“Clarence . . . Clarence Miller did this to me.” George Wilhelm’s dying declaration to police, February 9, 1976 (T.T. 1528).
“. . . Goldblum was not the individual who inflicted the fatal stab wounds on Mr. George Wilhelm.” Dr. Cyril Wecht, Coroner of Allegheny County in letter to Board of Pardons, September 1, 1994; Henry Lee, Ph.D., report dated February 25, 1997.
“This is the one case in 21 years [as a judge] which seriously troubles my conscience about the result.” The Honorable Donald Ziegler as quoted in Michael Bucsko, Judge Haunted by Dying Man’s Last Sentences, Pittsburgh Post-Gazette, February 5, 1995. Reasonable people can argue over the meaning of “injustice” or whether an “injustice” was visited upon Charles “Zeke” Goldblum in this case.
However, there is very little doubt that, in convicting Goldblum of the murder of George Wilhelm, the jury reached a verdict based on incomplete and inaccurate facts.
It would be unfair to blame the jury for their verdict, considering what they had to work with:
- The Commonwealth’s chief witness, Clarence Miller, was a liar and diagnosed confabulator, whose primary motive in testifying was to avoid criminal culpability in the aftermath of being accused of murder by the dying declaration of the murder victim.
- The petitioner, Charles “Zeke” Goldblum, sought acquittal as to all charges and, in doing so, lied to the police, the jury, to his family, and to his trial counsel.
- A police investigation that was sub-standard and woefully incomplete. This was probably due to the fact that both Miller and Goldblum were arrested and charged with the murder within 24 hours of the commission of the murder. Because the police were satisfied that they had solved the murder, they failed to conduct an open-minded, thoughtful, and thorough investigation of these crimes. Consequently, significant evidence was lost and/or destroyed.
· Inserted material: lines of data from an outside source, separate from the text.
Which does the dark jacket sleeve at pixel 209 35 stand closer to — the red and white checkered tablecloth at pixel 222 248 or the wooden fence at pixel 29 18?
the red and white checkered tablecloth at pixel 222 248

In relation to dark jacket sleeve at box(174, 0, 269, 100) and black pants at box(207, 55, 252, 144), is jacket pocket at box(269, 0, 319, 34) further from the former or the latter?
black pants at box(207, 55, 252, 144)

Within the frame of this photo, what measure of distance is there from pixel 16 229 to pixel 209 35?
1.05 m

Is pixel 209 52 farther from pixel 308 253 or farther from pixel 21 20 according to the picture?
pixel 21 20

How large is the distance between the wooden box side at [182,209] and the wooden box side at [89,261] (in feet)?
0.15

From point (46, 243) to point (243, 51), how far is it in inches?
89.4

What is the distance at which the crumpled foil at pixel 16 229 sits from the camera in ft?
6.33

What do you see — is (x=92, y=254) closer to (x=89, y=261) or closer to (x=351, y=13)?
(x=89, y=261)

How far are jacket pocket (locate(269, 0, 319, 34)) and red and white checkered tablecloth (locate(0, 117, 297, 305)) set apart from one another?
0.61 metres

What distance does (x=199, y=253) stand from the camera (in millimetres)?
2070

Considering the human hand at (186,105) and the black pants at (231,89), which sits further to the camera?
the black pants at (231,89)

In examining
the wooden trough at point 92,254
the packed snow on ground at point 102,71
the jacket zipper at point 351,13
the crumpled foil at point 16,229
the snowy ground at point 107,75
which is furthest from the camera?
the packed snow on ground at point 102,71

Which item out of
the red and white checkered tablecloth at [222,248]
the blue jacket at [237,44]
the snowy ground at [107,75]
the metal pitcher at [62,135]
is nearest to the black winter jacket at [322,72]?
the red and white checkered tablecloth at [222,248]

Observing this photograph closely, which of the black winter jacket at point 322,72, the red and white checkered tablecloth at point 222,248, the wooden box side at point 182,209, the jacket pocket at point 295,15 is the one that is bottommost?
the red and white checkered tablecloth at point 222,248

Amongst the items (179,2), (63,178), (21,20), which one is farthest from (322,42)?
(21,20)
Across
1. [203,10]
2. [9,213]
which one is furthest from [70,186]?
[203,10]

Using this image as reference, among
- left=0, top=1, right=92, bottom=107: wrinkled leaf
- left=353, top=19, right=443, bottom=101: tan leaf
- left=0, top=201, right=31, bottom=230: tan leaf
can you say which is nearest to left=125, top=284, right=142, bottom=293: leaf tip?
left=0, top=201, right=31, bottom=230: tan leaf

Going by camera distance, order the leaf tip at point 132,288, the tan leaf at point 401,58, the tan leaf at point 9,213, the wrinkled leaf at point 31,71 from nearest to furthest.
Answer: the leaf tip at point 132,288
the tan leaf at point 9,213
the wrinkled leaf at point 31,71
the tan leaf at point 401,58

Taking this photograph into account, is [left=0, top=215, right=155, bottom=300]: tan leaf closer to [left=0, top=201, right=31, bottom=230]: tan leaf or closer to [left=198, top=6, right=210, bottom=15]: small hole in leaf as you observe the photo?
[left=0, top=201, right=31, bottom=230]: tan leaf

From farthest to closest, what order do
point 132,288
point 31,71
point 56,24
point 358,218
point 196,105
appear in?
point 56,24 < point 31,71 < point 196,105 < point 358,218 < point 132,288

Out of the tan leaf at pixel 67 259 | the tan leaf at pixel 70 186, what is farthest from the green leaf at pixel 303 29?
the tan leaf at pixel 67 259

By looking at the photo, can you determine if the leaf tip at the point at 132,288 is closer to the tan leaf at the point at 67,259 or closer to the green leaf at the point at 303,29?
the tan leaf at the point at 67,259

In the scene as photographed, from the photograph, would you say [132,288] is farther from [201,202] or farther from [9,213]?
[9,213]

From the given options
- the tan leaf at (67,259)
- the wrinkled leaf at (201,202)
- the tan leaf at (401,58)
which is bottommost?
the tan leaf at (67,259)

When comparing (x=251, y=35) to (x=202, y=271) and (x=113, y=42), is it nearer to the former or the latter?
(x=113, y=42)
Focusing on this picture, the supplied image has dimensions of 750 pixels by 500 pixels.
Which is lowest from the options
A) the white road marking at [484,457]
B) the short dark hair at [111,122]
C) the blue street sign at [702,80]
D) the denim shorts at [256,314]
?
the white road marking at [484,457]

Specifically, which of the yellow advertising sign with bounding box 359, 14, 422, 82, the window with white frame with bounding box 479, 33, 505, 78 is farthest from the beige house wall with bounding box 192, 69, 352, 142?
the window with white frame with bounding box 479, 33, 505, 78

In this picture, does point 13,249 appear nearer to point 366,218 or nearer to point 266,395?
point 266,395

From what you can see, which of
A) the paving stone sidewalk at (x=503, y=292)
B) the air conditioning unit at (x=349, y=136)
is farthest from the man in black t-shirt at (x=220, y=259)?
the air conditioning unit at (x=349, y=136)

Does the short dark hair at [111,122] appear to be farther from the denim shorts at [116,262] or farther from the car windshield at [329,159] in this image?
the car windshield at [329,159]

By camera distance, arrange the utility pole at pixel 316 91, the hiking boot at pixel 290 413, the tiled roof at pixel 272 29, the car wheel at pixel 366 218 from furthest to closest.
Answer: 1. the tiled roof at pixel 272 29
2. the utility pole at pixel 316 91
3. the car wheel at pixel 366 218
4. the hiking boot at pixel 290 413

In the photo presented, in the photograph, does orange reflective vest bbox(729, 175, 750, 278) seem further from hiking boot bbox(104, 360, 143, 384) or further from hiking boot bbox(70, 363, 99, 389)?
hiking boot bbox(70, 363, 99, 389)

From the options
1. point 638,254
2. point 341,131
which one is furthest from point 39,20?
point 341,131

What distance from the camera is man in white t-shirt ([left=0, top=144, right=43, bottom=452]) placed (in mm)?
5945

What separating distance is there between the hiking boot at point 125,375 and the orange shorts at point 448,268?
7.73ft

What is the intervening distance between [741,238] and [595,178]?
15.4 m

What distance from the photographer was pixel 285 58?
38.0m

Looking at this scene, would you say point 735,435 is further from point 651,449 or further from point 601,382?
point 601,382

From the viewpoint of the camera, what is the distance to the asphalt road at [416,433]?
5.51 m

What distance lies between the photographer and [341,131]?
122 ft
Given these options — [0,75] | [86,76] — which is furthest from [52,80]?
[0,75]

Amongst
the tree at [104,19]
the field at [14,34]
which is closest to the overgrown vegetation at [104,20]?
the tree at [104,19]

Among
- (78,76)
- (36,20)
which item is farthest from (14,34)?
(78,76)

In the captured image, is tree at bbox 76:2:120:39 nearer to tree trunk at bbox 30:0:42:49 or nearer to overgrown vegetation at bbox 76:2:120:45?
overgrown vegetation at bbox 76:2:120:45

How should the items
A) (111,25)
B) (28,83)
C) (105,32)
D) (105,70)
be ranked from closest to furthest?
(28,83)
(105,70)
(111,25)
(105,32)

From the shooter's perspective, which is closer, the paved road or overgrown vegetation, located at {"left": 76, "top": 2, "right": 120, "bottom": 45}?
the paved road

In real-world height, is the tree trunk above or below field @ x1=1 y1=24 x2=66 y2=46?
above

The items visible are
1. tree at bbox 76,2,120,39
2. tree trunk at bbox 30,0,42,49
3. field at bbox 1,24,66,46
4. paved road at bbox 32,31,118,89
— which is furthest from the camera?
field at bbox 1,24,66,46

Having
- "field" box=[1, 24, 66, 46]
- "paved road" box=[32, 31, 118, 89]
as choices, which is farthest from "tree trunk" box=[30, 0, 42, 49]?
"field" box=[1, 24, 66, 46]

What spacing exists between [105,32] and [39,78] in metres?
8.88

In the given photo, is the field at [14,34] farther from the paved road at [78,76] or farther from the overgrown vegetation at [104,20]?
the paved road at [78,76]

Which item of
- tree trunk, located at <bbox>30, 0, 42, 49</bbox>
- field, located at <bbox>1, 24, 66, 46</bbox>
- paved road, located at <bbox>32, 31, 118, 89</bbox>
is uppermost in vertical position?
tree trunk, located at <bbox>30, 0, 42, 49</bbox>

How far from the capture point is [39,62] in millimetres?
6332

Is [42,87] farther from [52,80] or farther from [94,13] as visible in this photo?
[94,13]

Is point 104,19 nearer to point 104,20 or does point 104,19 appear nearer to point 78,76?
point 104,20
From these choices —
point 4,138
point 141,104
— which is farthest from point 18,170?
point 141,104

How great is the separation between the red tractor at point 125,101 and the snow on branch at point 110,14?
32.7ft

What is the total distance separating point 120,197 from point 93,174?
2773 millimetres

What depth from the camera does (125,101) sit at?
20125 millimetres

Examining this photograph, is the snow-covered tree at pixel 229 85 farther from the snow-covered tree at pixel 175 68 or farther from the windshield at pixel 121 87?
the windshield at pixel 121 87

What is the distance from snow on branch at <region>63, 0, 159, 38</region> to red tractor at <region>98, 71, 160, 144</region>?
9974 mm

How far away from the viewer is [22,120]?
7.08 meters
- An extremely complicated factual interplay between three distinct criminal transactions which created a natural inclination by the jury to determine guilt or innocence of the three crimes as a package.
- A prosecution which deliberately prevented the jury from hearing testimony from a crucial witness because the prosecutor did not want to give that witness immunity on a $20,000.00 theft charge in order to get to the truth in a complex murder case.
- The highly prejudicial evidence that Goldblum attempted to hire someone to kill Miller while Goldblum was awaiting trial in this case.